L’inchiesta, denominata “Gamba corta”, ha portato al sequestro di oltre 6.500 articoli tra lampade e sedute, copie non autorizzate di celebri modelli del design italiano, molti dei quali protetti anche a livello europeo. Si tratta di prodotti che imitavano fedelmente pezzi iconici, destinati al mercato nazionale attraverso canali apparentemente regolari.
Le indagini, condotte dal Nucleo di polizia economico-finanziaria, sono partite dal monitoraggio di catene commerciali e piattaforme di e-commerce, consentendo di individuare una rete articolata di operatori coinvolti nell’importazione, nello stoccaggio e nella distribuzione della merce. I soggetti interessati operavano in diverse province italiane, tra cui Roma, Milano, Napoli e Bari.

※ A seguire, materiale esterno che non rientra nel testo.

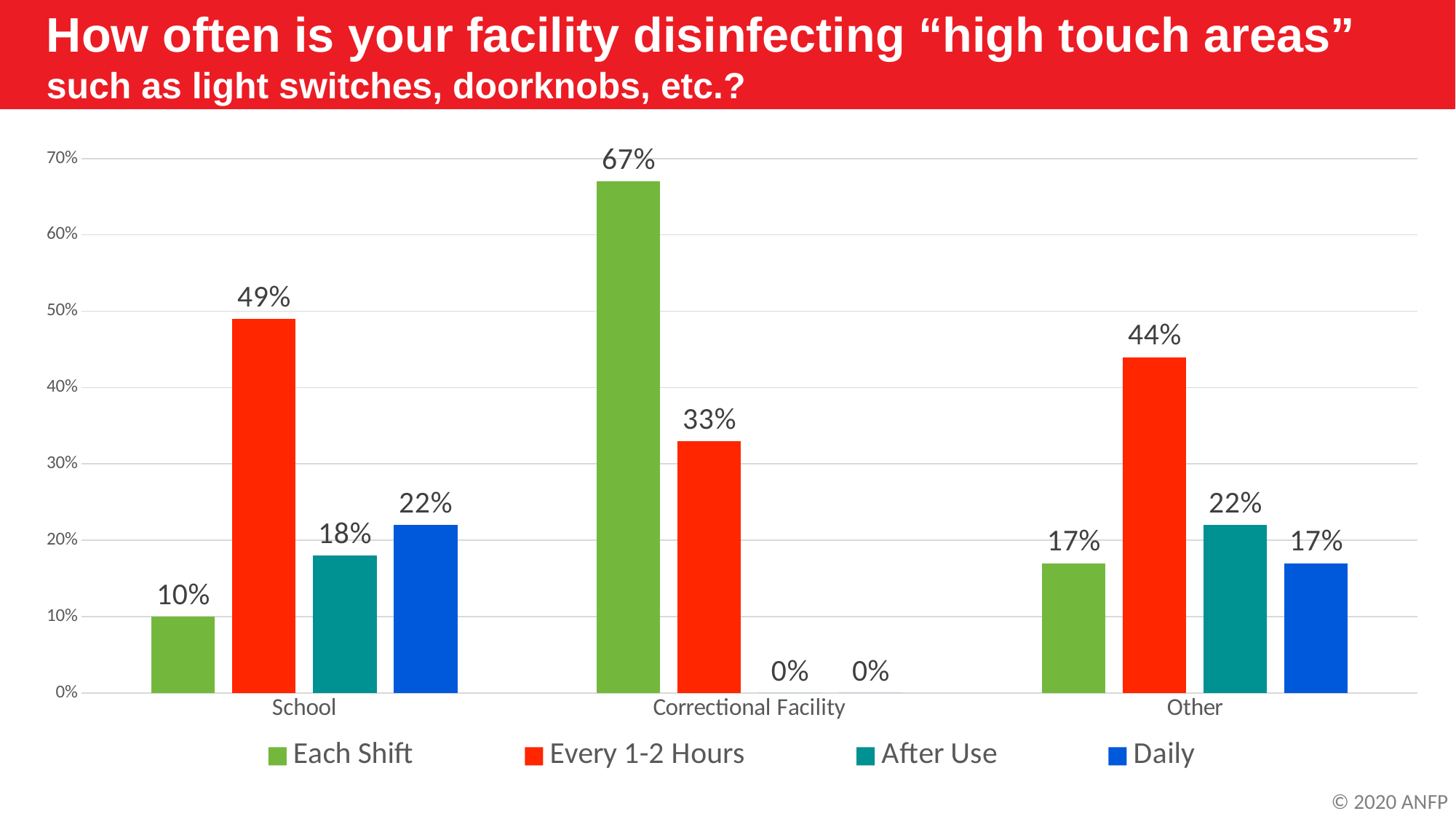
How many series does the legend list? 4 What is the difference between the Every 1-2 Hours values for School and Other? 5% What percentage of schools disinfect high touch areas every 1-2 hours? 49% What is the value for Each Shift in the Correctional Facility category? 67% Which category has the highest value for Each Shift? Correctional Facility Which category has the lowest value for Every 1-2 Hours? Correctional Facility What is the value for After Use in the Other category? 22% What kind of chart is shown on the slide? Bar chart How many facility categories are shown on the x axis? 3 What is the value for Daily in the School category? 22% Which is larger: the Each Shift value for School or the Each Shift value for Other? Other Which colour represents the After Use series in the legend? Teal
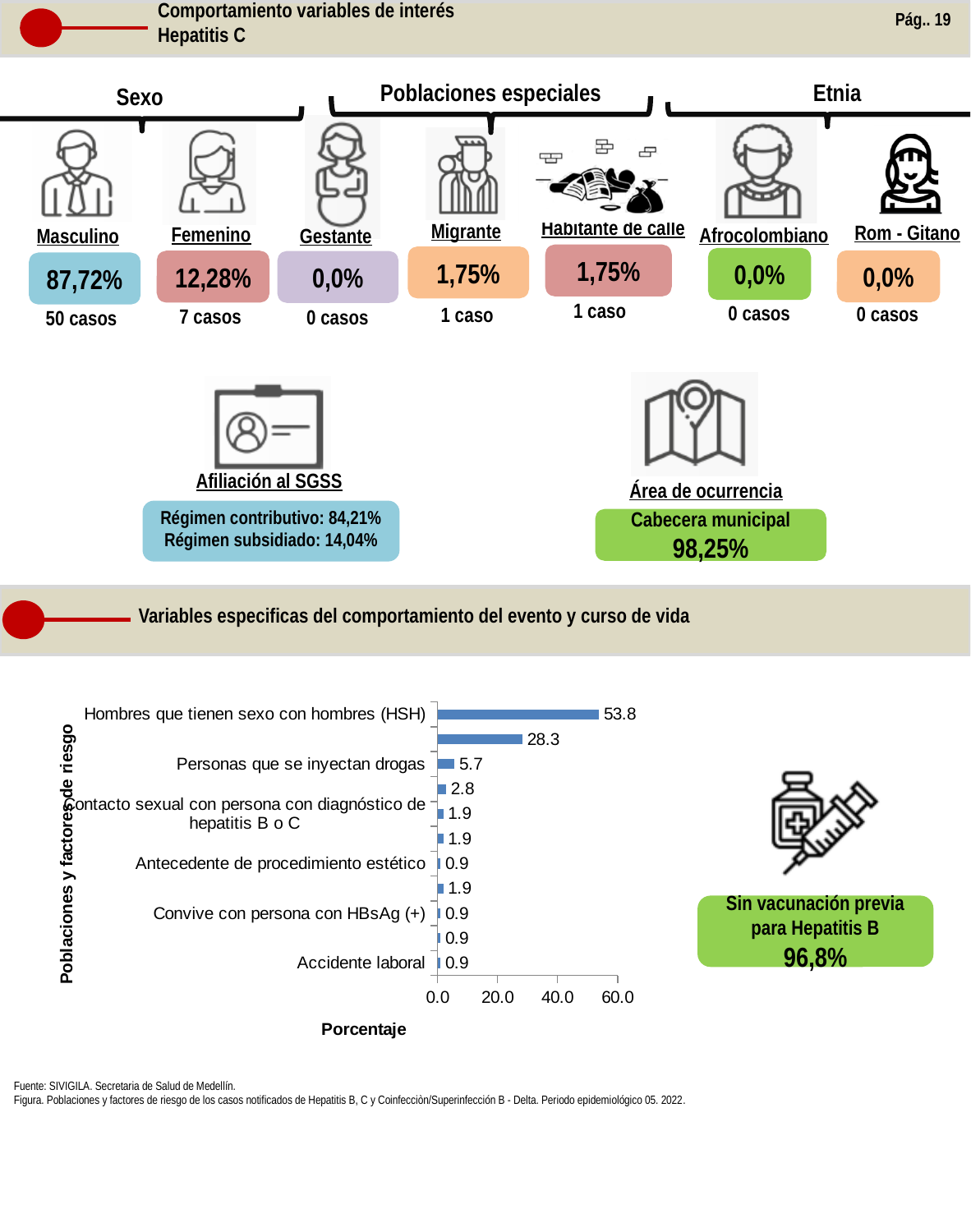
What is the value for Personas que se inyectan drogas? 5.7 What is the difference between the values for Hombres que tienen sexo con hombres (HSH) and Personas que se inyectan drogas? 48.1 Which is larger: the value for Personas que se inyectan drogas or the value for Convive con persona con HBsAg (+)? Personas que se inyectan drogas Is the value for Hombres que tienen sexo con hombres (HSH) greater or less than 40.0? greater What is the value for Contacto sexual con persona con diagnóstico de hepatitis B o C? 1.9 How many bars are plotted in the bar chart? 11 What is the value for Antecedente de procedimiento estético? 0.9 What kind of chart is shown at the bottom of the slide? bar chart What is the title of the horizontal axis of the bar chart? Porcentaje What is the value for Hombres que tienen sexo con hombres (HSH)? 53.8 Which category has the highest value in the bar chart? Hombres que tienen sexo con hombres (HSH) What is the value for Accidente laboral? 0.9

Su disposizione dell’autorità giudiziaria sono state eseguite perquisizioni in più regioni – dal Piemonte alla Campania – interessando sedi aziendali, punti vendita e depositi logistici. Gli investigatori sono riusciti a ricostruire l’intera filiera, dall’importazione dall’estero, principalmente dalla Cina, fino alla vendita sul territorio italiano.
Complessivamente sono state individuate 13 aziende coinvolte, con volumi di vendita significativi nel tempo. Tra i prodotti sequestrati, in particolare alcune lampade risultavano prive delle certificazioni di sicurezza previste dalla normativa europea, configurando non solo una violazione commerciale ma anche un potenziale rischio per la salute dei consumatori.